# [PROBLÈME À RÉSOUDRE]
Poursuivez le texte proposé sur l'exposition de Paule Lanternier à la galerie Nü Köza, à partir de sa dernière phrase.

La galerie Nü Köza a invité Paule Lanternier à présenter un travail réalisé autour d’une réflexion sur la photographie argentique, ses codes et ses mutations, à l’aune d’un devenir de plus en plus incertain du médium.
Depuis cinq ans, l’artiste intervient sur des négatifs amassés au fil des années, couvrant une période de 1900 à 2010. La collection n’a pas d’importance en elle-même, le vrai travail commence par la sélection, un long exercice du regard pour intégrer ces images et finir par trouver le détail qui va retenir son attention. Commence alors les découpages, recadrages et agrandissements, afin d’exacerber certaines parties des images, un regard, un geste, une pose, et ainsi offrir aux négatifs une nouvelle vie et au regardeur un nouvel axe de vision.
On retrouve dans cette manière de procéder le Roland Barthes de La Chambre claire et son célèbre punctum, ce détail que le spectateur va mettre en exergue pour lui-même, et qui devient la raison pour laquelle une photographie lui plaît ou l’interpelle.
Ainsi, en réactivant ces clichés oubliés, Paule Lanternier en devient l’auteur, elle leur impose son regard. Elle mêle dans l’exposition ces clichés trouvés à des images qu’elle a prises elle-même encore récemment, sans faire aucune différence. L’origine ne compte pas, seule l’intention est importante.
Dans cette absence d’indications quant aux dates, il y a la volonté que le spectateur perde ses repères temporels, n’arrive pas à classer chronologiquement les images.
Le but étant de présenter chacune d’elles sur un pied d’égalité. L’utilisation exclusive du noir et blanc participe à cette homogénéisation en ramenant tous ces inconnus dans un univers similaire. Également les titres courts et anecdotiques, parfois fantaisistes ou simplement «Sans titre», ne nous apprennent rien sur les scènes choisies.
Après les différentes manipulations et fragmentations arrive une deuxième étape essentielle dans la pratique de l’artiste, la monstration. Ces tirages ne reprennent finalement vie que par leurs confrontations, par les associations qui sont faites au mur, souvent par groupes de deux ou trois, parfois composés des fragments qui proviennent originellement d’une seule image. Plus qu’un accrochage traditionnel de photographies, l’exposition se rapproche de l’installation et tend à fonctionner comme un ensemble. Ce goût pour la mise en scène l’artiste avoue le tirer du théâtre, sa première vocation.
Les scènes représentées sont très diverses. Dans Lux Fiat, une femme est assise de trois quarts en extérieur ne porte rien d’autre qu’un short. Un peu plus loin, Faux Frères se compose d’un plan resserré où l’on devine deux hommes de profil, prenant la pose face à face en exhibant chacun un pistolet.

# [DONNÉES PRÉSENTÉES]
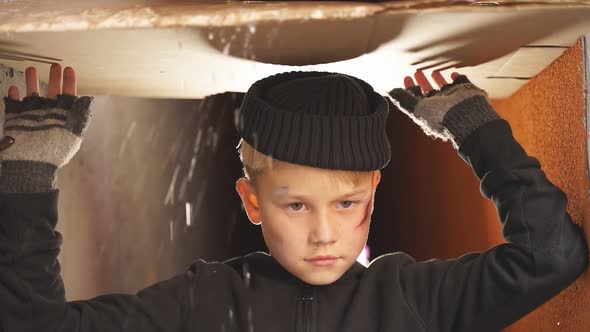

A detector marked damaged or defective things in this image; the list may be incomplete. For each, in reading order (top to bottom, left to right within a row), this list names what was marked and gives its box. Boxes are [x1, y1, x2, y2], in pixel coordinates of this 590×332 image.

torn cardboard flap [1, 0, 590, 98]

# [PROBLÈME RÉSOLU]
Dans ces deux photographies comme dans beaucoup d’autres images de l’exposition, Paule Lanternier a coupé les visages. En désindividualisant les personnages, en supprimant le caractère reconnaissable de ces gens pour se concentrer sur d’autres détails, l’imagination du spectateur se voit libérée, il peut à la fois se projeter dans ces scènes, se raconter des histoires de cowboys et d’armes à feu, ou encore laisser libre cours à ses fantasmes.
Ces personnes aux corps incomplets sont aussi ceux qui peuplent notre mémoire, ceux que l’on arrive jamais à se figurer dans leur totalité. Chaque photographie devient alors l’allégorie d’un souvenir, aussi fragmentaire que lui, que tout le monde peut s’approprier.
A l’intérieur de cet ensemble, une série de six photographies, Du plomb dans l’aile, est exposée accompagnée d’un texte explicatif. Elle se compose de portraits individuels dont chaque personnage se retrouve morcelé et décliné. Sous chaque image est inscrit un nom d’oiseau, tous aujourd’hui disparus nous apprend le texte.
Loin d’être un élément autonome, cette série apparaît à l’inverse comme l’exemplification de la démarche et de l’intention de Paule Lanternier. La dernière phrase du texte «ce qui disparaît devient méconnu et laisse le champ libre des interprétations et des associations hasardeuses» traduit clairement son intérêt pour la photographie argentique et son éviction progressive.
L’artiste désir donner un coup de projecteur sur ce médium, qui après seulement un siècle d’existence se voit peu à peu balayé par l’ère numérique. Elle explique que la pratique de l’argentique s’est constituée et a évolué socialement de manière très codifiée, et que ces codes qui ont influencé notre manière de voir et de faire des images n’ont pas été suffisamment digérés.
A travers l’exposition, nous retrouvons les pratiques les plus communes de la photographie amateur, à savoir le portrait individuel ou de groupe avec ses poses caractéristiques, les images de vacance, les évènements exceptionnels, brefs des moments de vie très loin d’une quelconque recherche artistique. Nombreux sont ces clichés qui dorment aujourd’hui dans les greniers et les placards avec le risque d’être complètement oubliés.
La parallaxe, qui donne son titre à l’exposition, est «l’incidence du changement de position de l’observateur sur l’observation d’un objet». Paule Lanternier, en nous invitant à regarder ces tirages morcelées sous un jour nouveau, met à la fois en forme le fonctionnement sélectif de la mémoire et nous appelle par la même occasion à ne pas oublier ces objets qui, derrière leurs aspects anecdotiques, sont toujours capables de nous révéler notre histoire.
— Paule Lanternier, Lux fiat. Photo.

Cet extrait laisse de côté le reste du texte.